For the third time in two weeks, Mr. Rocha raised his voice to a colleague. "I've been hearing that all week," he snapped. "We don't know that."
He was instantly ashamed, he said, and thought, "I'm being rude."
The next days passed in a blur. Mr. Rocha was assigned to the team to investigate the mission. At the same time, he was working with the team that was looking into the attachment ring problem that nearly scuttled the mission the night before liftoff, while handling his other duties.

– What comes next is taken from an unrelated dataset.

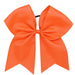 Wholesale Children's Headwear Bow Ribbed Webbing Hair Scrunchies JDC-HS-Danzuo005 Hair Scrunchies 丹左 orange Wholesale Jewelry JoyasDeChina Joyas De China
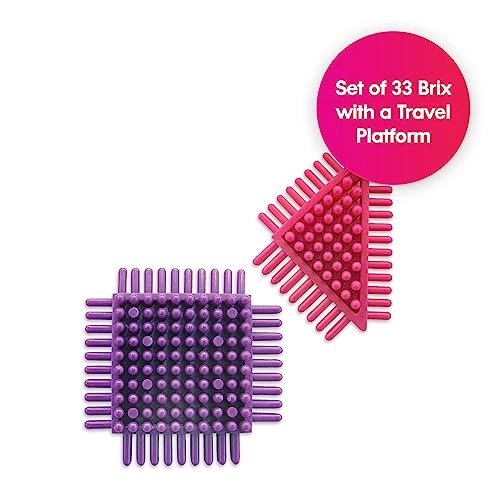 Travel Magic Brix and Board - 33pcs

At one point he got to ask Ralph Roe, a shuttle manager, why the photo request had been denied. He got no direct answer, he recalled. Instead, Mr. Roe replied: "I'd do anything now to get a photo. I'd take a million photos."
Mr. Rocha's sleep was still troubled — now, by nightmares, he said, describing some: he was in the shuttle as it broke up; his relatives were on the shuttle; "Columbia has miraculously been reassembled, and we're looking at the wiring and it's got rats in there."
Since the accident, Mr. Rocha said, engineers and other colleagues have thanked him enthusiastically for speaking up, saying things like, "I can't imagine what it was like to be in your shoes." His immediate supervisor has been supportive as well, he said, But from management, he said: "Silence. No talk. No reference to it. Nothing."
Except, that is, from the highest-up higher-up. One day Mr. Rocha read an interview with the NASA administrator, Sean O'Keefe, who wondered aloud why engineers had not raised the alarm through the agency's safety reporting system. This time, Mr. Rocha broke the rules: he wrote an e-mail message directly to Mr. O'Keefe, saying he would be happy to explain what really happened.
Within a day, he heard from Mr. O'Keefe, who then dispatched the NASA general counsel, Paul G. Pastorek, to interview him and report back. In a recent interview, Mr. O'Keefe said Mr. Rocha's experience underscored the need to seek the dissenting viewpoint and ask, "Are we talking ourselves into this answer?"
NASA, following the board's recommendation, has reached agreements with outside agencies to take images during every flight. And 11 of the 15 top shuttle managers have been reassigned, including Ms. Ham, or have retired.